Want to make me furious? Here’s a simple how-to guide:
- Call me on the phone about my child.
- Call her by the wrong name. Repeatedly. Do not apologize when I correct you (on the third mispronounciation).
- Ask me WHY today’s “incident” occurred, even though I wasn’t there, and you were.
- Ask me how to handle said incident, even though you have been teaching for…? What? Forty years??
- Speak of my child as though she is making your job so difficult, and you are weary of trying to bend her to your will.
- Complain about how much work it is to adapt the curriculum to meet her needs because she’s so much further advanced than the other students. (I really love this one. Because, I’ll be the first to tell you my kid’s exceptional. But I don’t believe for one second that she’s the only child this teacher has ever encountered who’s this smart. Puhleaze. Hello? Your job is to TEACH. Try it.)
- Ask me questions about her “condition” and “history” in such a way that makes it clear that you are hoping I’ll tell you none of this is your fault, but something inherently wrong with my child that no teacher could possibly manage.
- Point out–several times–that my child announced that I don’t have a job and we don’t have much money. Don’t show any sensitivity whatsoever to my embarrassment therein or the fact that “I AM SCREAMING FOR ATTENTION” is the only more attention-grabbing thing she could’ve chosen to say.
- Fumble to find something nice to say about my child. Come up with a feeble, “She reads all the time.” Less than a minute later, tell me that she reads too much.
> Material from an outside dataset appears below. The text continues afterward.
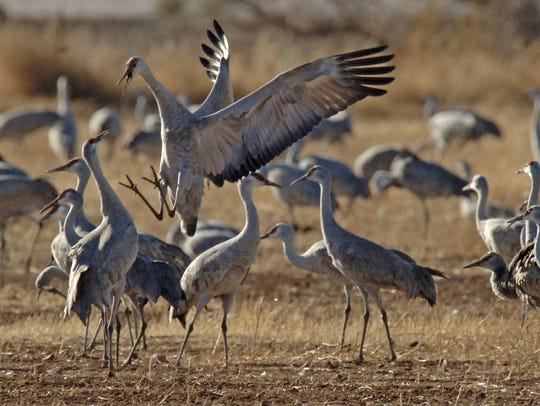 Sandhill cranes are shown in this undated photo. Game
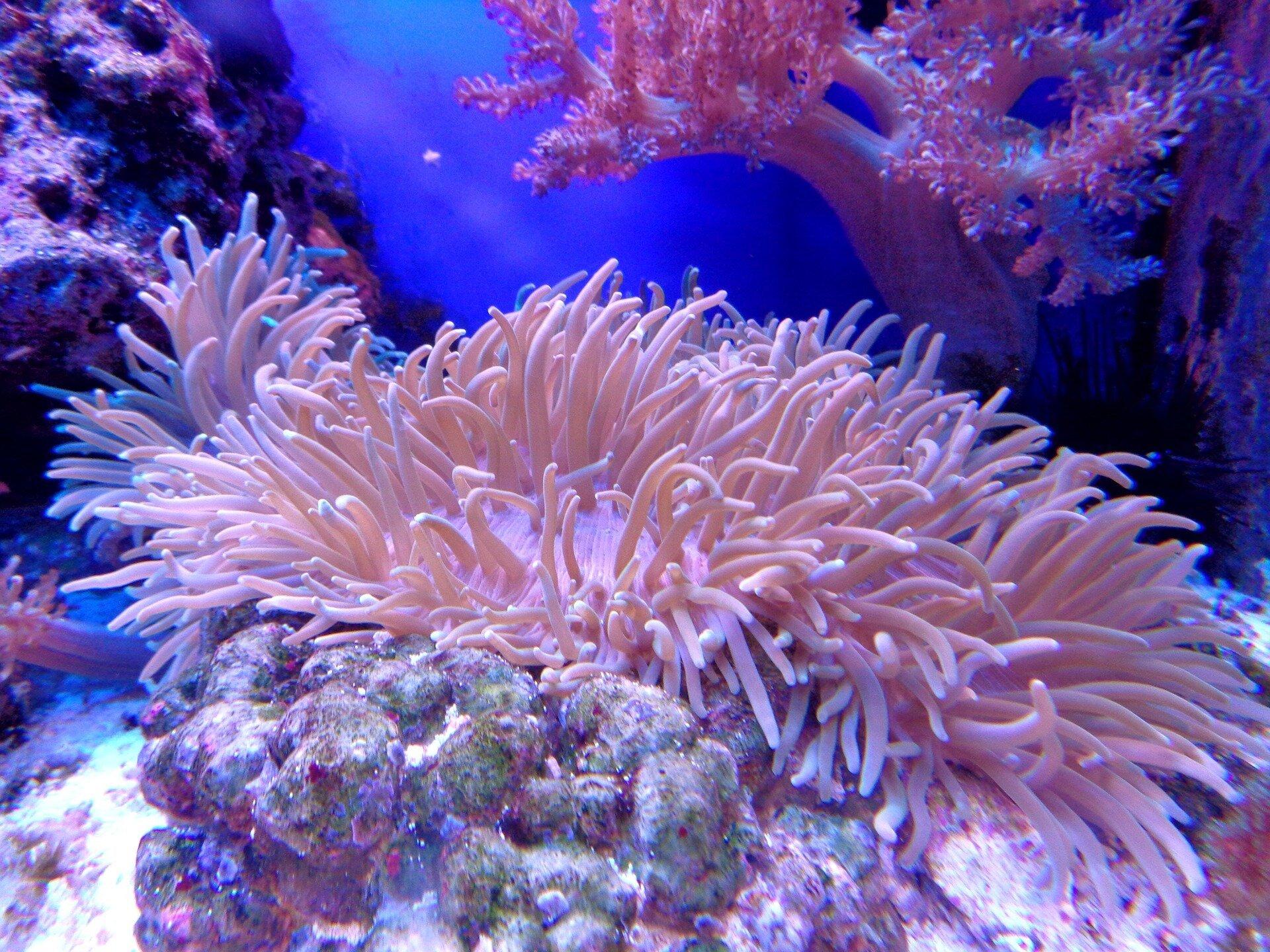 Ảnh san hô dưới đáy biển đẹp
- After we get off the phone and I call the ex and get my kid’s side of the story, let me find out that in the midst of this battle of the wills my child cried and the other children taunted her and called her a crybaby and you did NOTHING to stop them.
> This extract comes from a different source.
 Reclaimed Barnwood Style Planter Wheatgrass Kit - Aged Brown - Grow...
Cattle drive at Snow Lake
Yeah, I know you’re close to retirement. I know you probably picked first grade because it’s generally easy. My child deserves an education as much as every other child in that room, and she deserves for you to KNOW HER NAME and treat her LIKE SHE MATTERS. She doesn’t like you much and I don’t blame her one bit. Get off your lazy rear, put away your cookie cutters, and do your job! Maybe if she stops getting the vibe that you find her exasperating, she’ll behave for you.
By the way? Check her folder for the letter I just wrote you. I look forward to our meeting with the principal. I suggest you bring a lot of duct tape with you, so that you can later reattach your head. Or is that your ass? It’s just so hard to tell.